What needs to be done:
Would you transcribe the line that holds "phylum: Chordata", plus every line beneath it through the end of the data, exactly and with nothing added?

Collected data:

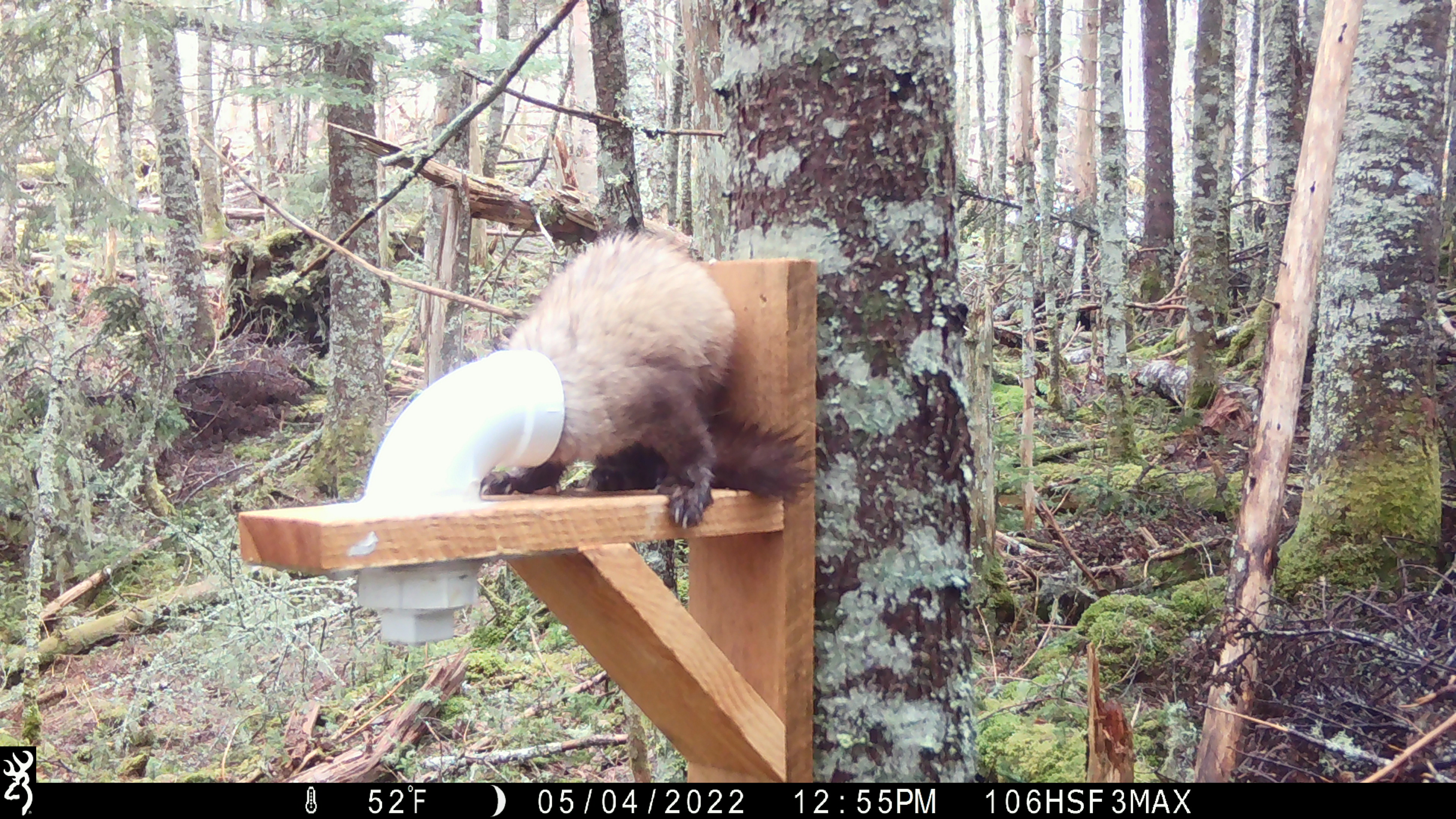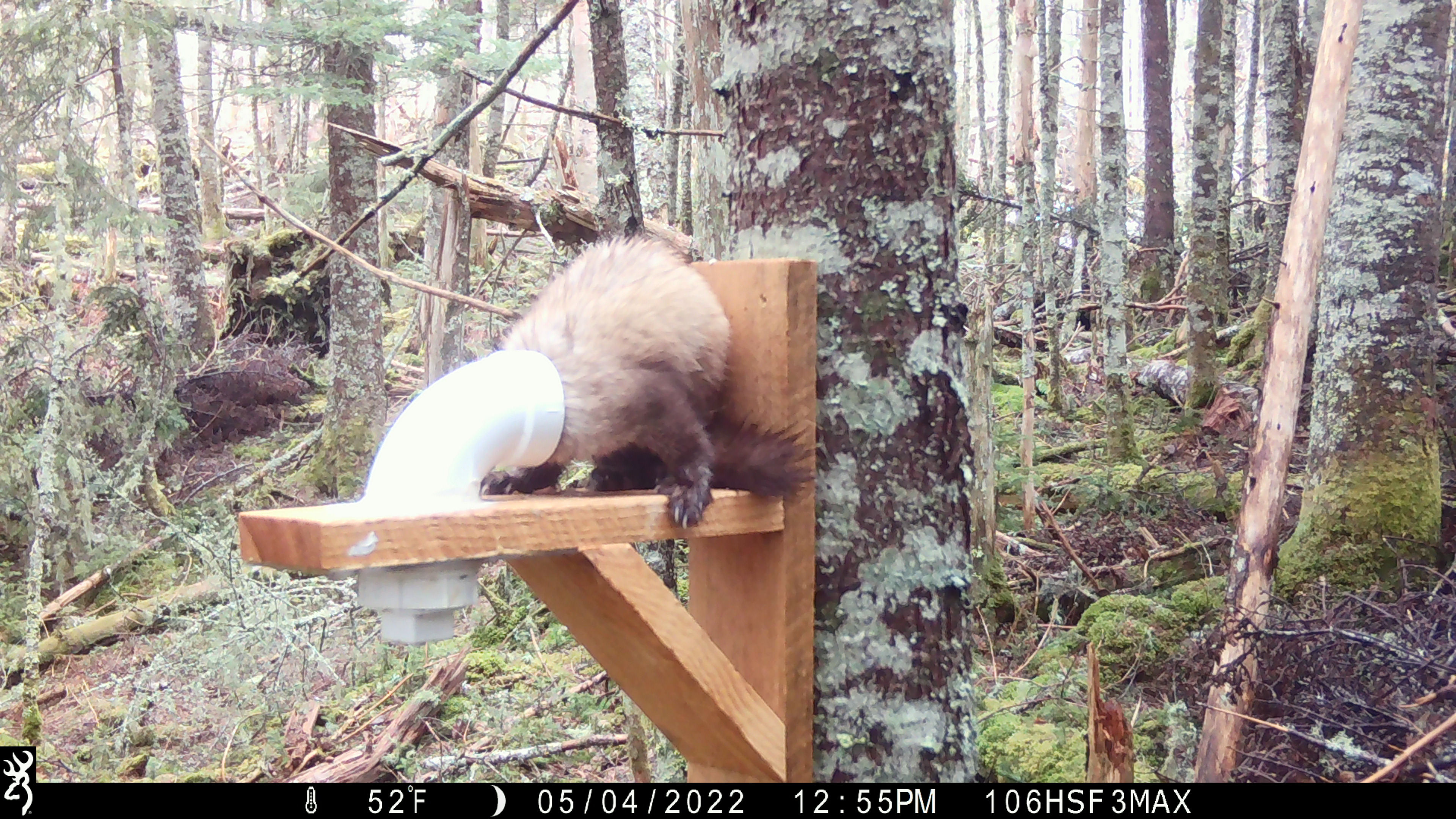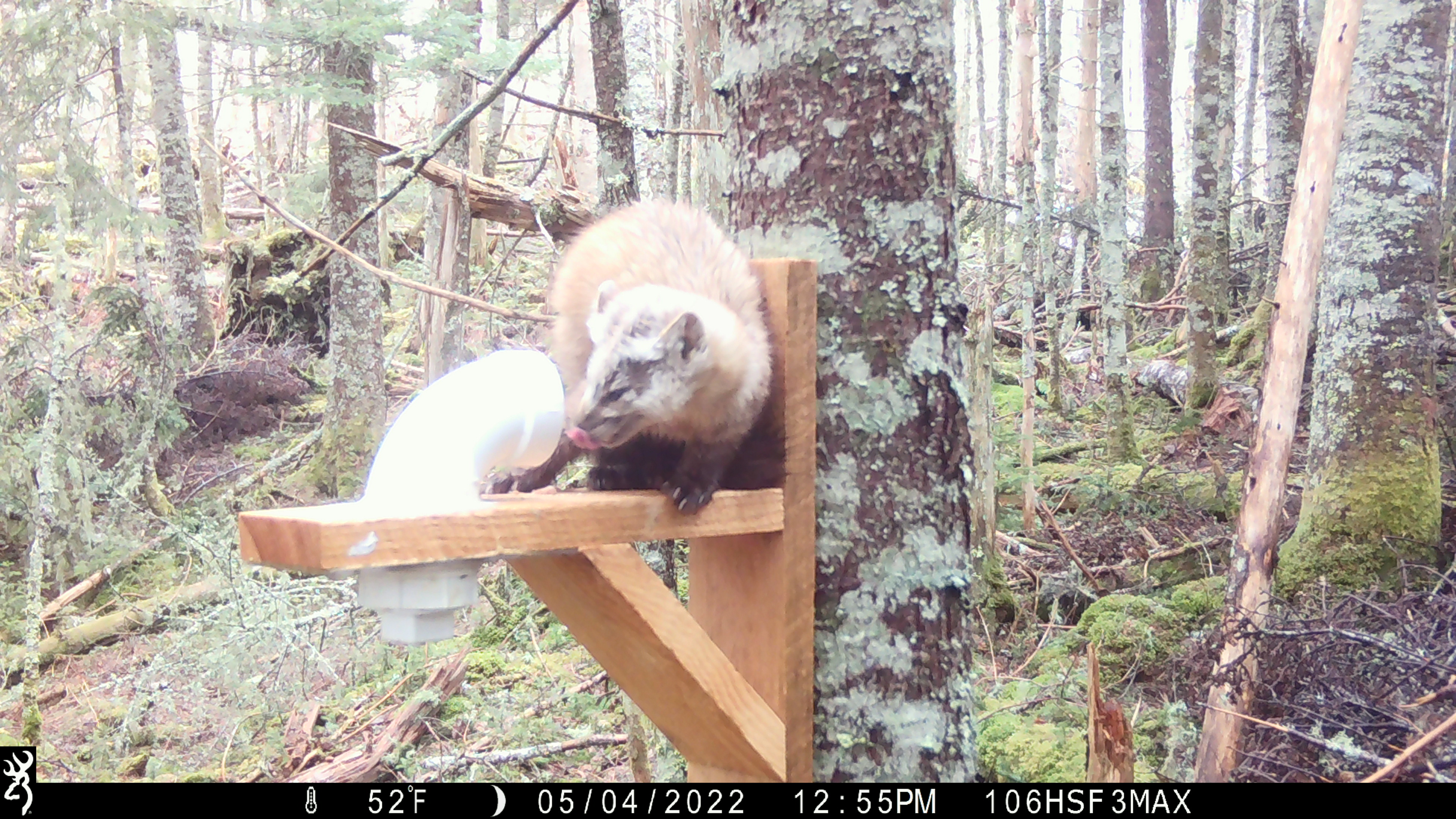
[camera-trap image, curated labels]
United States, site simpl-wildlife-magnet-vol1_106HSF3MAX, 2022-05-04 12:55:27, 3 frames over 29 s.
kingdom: Animalia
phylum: Chordata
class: Mammalia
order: Carnivora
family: Mustelidae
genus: Martes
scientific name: Martes americana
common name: american marten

Exercise answer:
phylum: Chordata
class: Mammalia
order: Carnivora
family: Mustelidae
genus: Martes
scientific name: Martes americana
common name: american marten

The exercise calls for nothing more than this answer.